Seul un vieil homme assis sur un chaise branlante regardait la montagne en fumant sa pipe. Tous les autres participaient en bandes fourmilières aux festivités d’altitude en ce début de soirée d’hiver.
Des skieurs attardés encore emmitouflés s’attablaient devant leur premier vin chaud tandis que d’autres déjà débraillés en étaient à leur énième bolée, d’un nombre imprécis que seule la rougeur des joues et des nez pouvait dénoncer. Ça sentait bon le rhum, la cannelle et les épices. Par des va-et-vient réguliers, des traineaux à calèches lumineuses et carillonnantes amenaient des hivernants guillerets.
Les plus jeunes des enfants se précipitaient aussitôt vers le manège à l’ancienne où des chevaux de bois frôlaient les bois des rennes et bizarrement côtoyaient des girafes égarées. À la fin de chaque tour, tous les bras se tendaient vers la marionnette à saisir pour gagner une entrée gratuite.
Indifférent à ce remue-manège, le vieil homme assis regardait la montagne en fumant sa pipe.
Je lui ai souhaité le bonsoir. Il ne m’a pas répondu, un peu sourd peut-être.
— C’est une belle soirée, lui dis-je en forçant ma voix.
— Oui, dit-il les yeux au ciel, ce soir-là aussi était une très belle soirée, un peu comme celle-ci.
— Ce soir-là ?
— Oui, ce soir-là et cette montagne-là.
Il me montra du bout de sa canne le plus haut des sommets fermant le cirque.
— Le pic de l’Aigle. Le destin, ce jour-là, s’était joué de moi.
J’ai compris qu’il voulait raconter. J’ai pris une chaise.

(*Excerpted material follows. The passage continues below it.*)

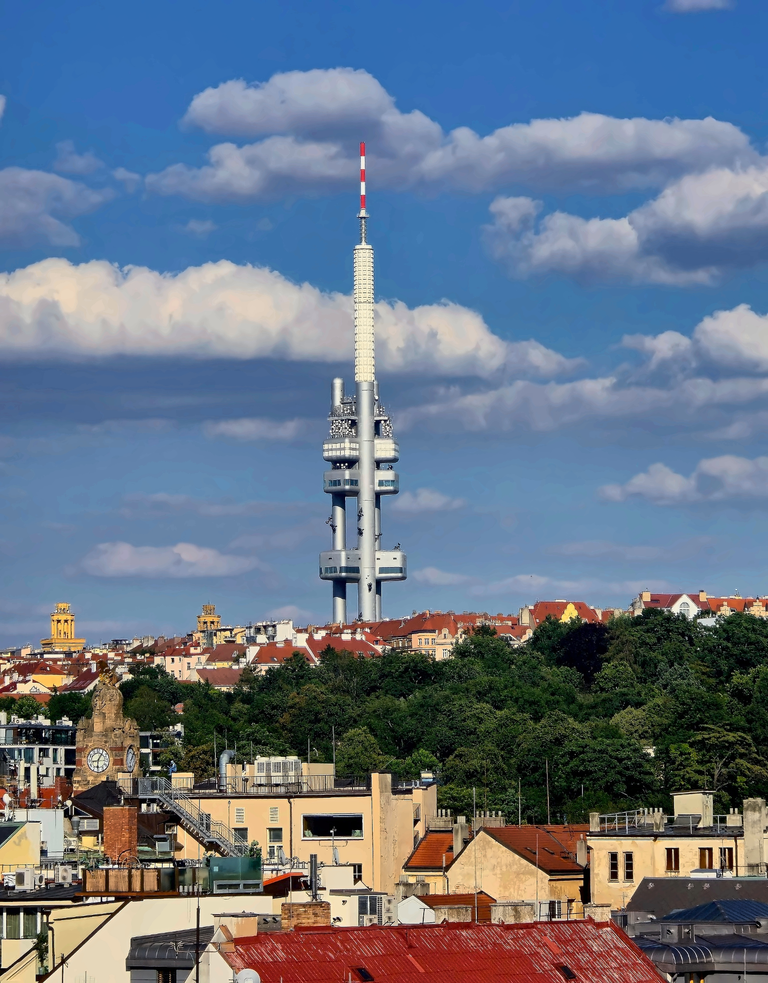 Žižkov Television Tower rises above Prague’s red-roofed buildings and leafy trees under a blue sky.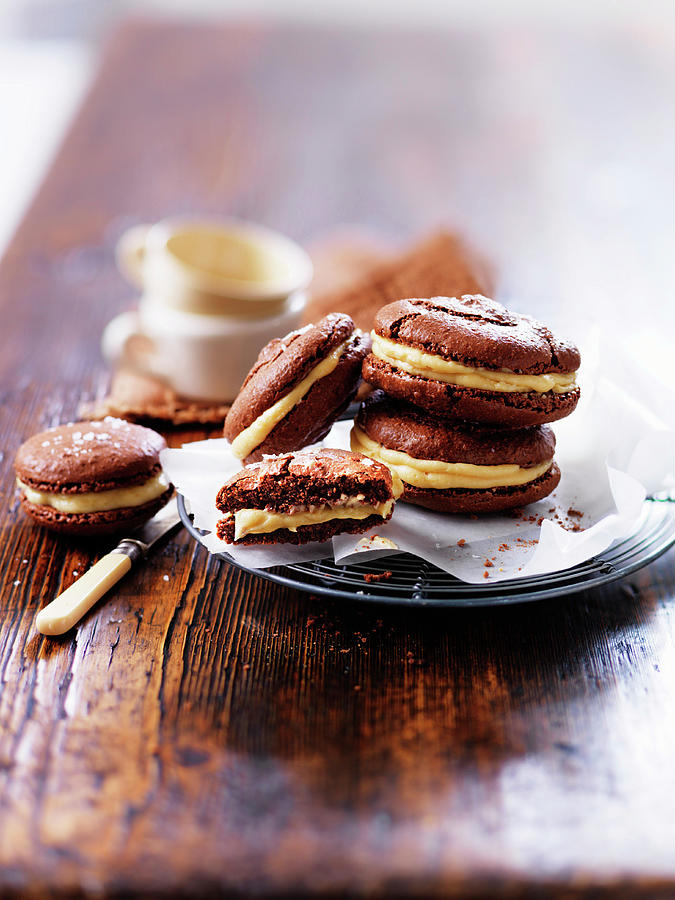 Chocolate Macarons With Vanilla Cream Photograph by Karen Thomas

— Ce fut ma dernière course. Nous étions très amoureux et elle a insisté pour m’accompagner. Je la savais trop peu expérimentée, mais je me suis cru assez fort pour la protéger sur ces passages que je connaissais si bien. Mais la montagne en avait décidé autrement. La montagne et une foutue plaque avant qui l’a emportée avec l’avalanche.

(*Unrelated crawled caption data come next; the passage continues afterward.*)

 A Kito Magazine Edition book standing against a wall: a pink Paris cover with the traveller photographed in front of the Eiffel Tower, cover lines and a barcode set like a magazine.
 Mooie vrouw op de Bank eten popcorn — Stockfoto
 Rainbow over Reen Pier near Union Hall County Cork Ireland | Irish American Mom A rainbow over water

Assis sur nos chaises branlantes, nous étions maintenant deux à regarder longtemps la montagne maudite que la lune claire détachait nettement d’un ciel noir impitoyable.
Puis d’une main tremblante et gourde, il sortit son tabac d’une poche de son blouson.
— Je ne suis jamais remonté. Je suis vivant, mais pour quoi ? Pour qui ?
Je l’ai senti accablé mais en même temps heureux de pouvoir se confier à un inconnu sans mettre à mal sa fierté de montagnard.
Il fourragea sa pipe. Derrière ses gestes rituels et maladroits, il cachait son émotion. J’en oubliai la mienne et lui offris un verre du vin de paille que nous venions d’ouvrir avec toute la liturgie requise par ce breuvage quasi divin. Il le sirota lentement en fin connaisseur et j’ai bien remarqué de nouvelles poussières d’étoiles posées sur ses yeux brillants.
C’est alors que je me suis souvenu de ce qu’il m’arrive de percevoir près de la petite chapelle blanche, bien loin de la cacophonie de la station : une petite musique légère et triste à la fois. Je monte là pour me ressourcer au spectacle de la Voie lactée, sous le fouet du grand vent froid du soir, à l’écart des pollutions lumineuses du village. Parfois je crois entendre les notes oubliées d’une sonate mais ce n’est que l’écho ténu d’un amour moribond.